Майским декретом 1809 года, из Шенбрунна, после Эсслинга, император лишает папу Церковной области, т. е. земной власти. Папа отлучает императора. «Больше никакой пощады! Это бешеный дурак, которого надо запереть», — пишет Наполеон Мюрату. Тот врывается с военною силою в Квиринальский дворец, арестовывает папу и увозит больного, дышащего на ладан, старика сначала в Тоскану, потом в Гренобль и, наконец, в Савону на Генуэзской Ривьере.

Император велит отправить всех кардиналов и папскую канцелярию в Париж; туда же думает перевезти папу, чтобы иметь его под рукой, в полной власти. Впоследствии перевезет его и заточит в Фонтенбло, где заставит подписать второй Конкордат, с отречением от мирской власти; папа, впрочем, от него скоро откажется. В Фонтенбло он живет под надзором жандармского офицера-тюремщика.[827] С 1810 года отняты у него секретарь, все бумаги, даже чернила и перья. Но он остается тверд: «Дело идет о нашей совести, и тут от нас ничего не получат, если бы даже с нас содрали кожу!»[828]

Так Наполеон сам подрубает сук, на котором сидит, — священное коронование; борется железным мечом с призраком.[829]

«Даже в протестантских странах возмущены его поведением с папою».[830] — «Я очень плохо принялся за это дело, — мог бы он сказать о своем поединке с Римом, так же как об Испанской войне. — Все это имеет вид прескверный, потому что я потерпел неудачу… Покушение, благодаря этому, представилось во всей своей безобразной наготе». — «Я занес руку слишком высоко, я захотел действовать, как Провидение».[831]

Лейб-медик Корвизар, еще в первые годы империи, вылечил его от тулонской чесотки, и он сразу начал полнеть. Вместе с худобой, лишился той божественной легкости, о которой говаривал, вспоминая молодость: «Я тогда как будто летел по воздуху». Годам к сорока толстеет, жиреет и тяжелеет. Вопреки естеству, душа его в больном теле здорова, а в здоровом — больна. Цвет кожи становится из желтого матово-белым, холодным, как мрамор. В слегка одутловатом лице проступает что-то мягкое, женское, почти «бабье». Один приезжий из провинции лакей, увидев его в парадной карете, рядом с императрицей, в церемониальной шляпе с большими белыми перьями, принял его за «старую гувернантку» Марии-Луизы. Вместо прежней оссиановой грусти, в этом лице — тяжелая, каменная скука — «летаргический сон».

«Мне вас жаль, — говорит Талейран обер-церемониймейстеру Ремюза, — вы должны забавлять незабавляемого, l'inamusable!»

┄┄┄┄┄┄┄┄┄┄

Задания.
[1] От чего, согласно отрывку о Наполеоне, вылечил его лейб-медик Корвизар в первые годы империи?
[2] Пожалуйста, продолжите отрывок о Наполеоне, начав сразу после его последней фразы.
Данные, приведенные далее, представляют собой отдельный материал.

Исходные данные.
┄┄┄┄┄┄┄┄┄┄

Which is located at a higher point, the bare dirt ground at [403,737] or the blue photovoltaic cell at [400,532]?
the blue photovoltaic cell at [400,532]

┄┄┄┄┄┄┄┄┄┄

Ответы на задания.
[1] От тулонской чесотки.

[2]
Сам император иногда удивляется скуке своих придворных балов. «Это потому, что веселье не слушается барабана», — объясняет ему Талейран.[832]

Скучно государю — скучно и подданным. Не веселят и победы; от них еще скучнее, потому что война кажется бесконечной. «Здесь уныние и недовольство общее, — пишет в частном письме одна современница. — Ни восхищения, ни даже удивления к победам: чудесами пресытились».[833]

Революционный диктатор становится самодержавным деспотом.

Мартовским указом 1810 года, восстановляющим тюрьмы для политических преступников, «как бы упраздняется первое действие Революции — разрушение Бастилии».[834] Школы и лицеи превращаются в казармы, где Музы маршируют под звук барабана, так же как дамы на придворных балах. Свобода печати задушена. Из 73 газет остается только 4; статьи поступают в них из канцелярии общественного мнения, Bureau de l'esprit public, a редакторы назначаются министром юстиции. «Печатный станок — арсенал: его нельзя делать общедоступным; книги должны печатать только те, кто пользуется доверием правительства».[835] — «Надо бы свести газеты к объявлениям», — мечтает император.[836] — «Хорошо бы запретить Тартюфа».[837] — «Мысль есть главный враг царей».[838]

Невинно-либеральная г-жа де-Сталь гонима. «Царство смутьянов кончено; я хочу, чтобы меня слушались; уважайте власть, потому что она от Бога».[839] Шатобриана за неосторожное слово о Нероне и Таците император грозит «зарубить саблями на ступенях Тюльерийского дворца».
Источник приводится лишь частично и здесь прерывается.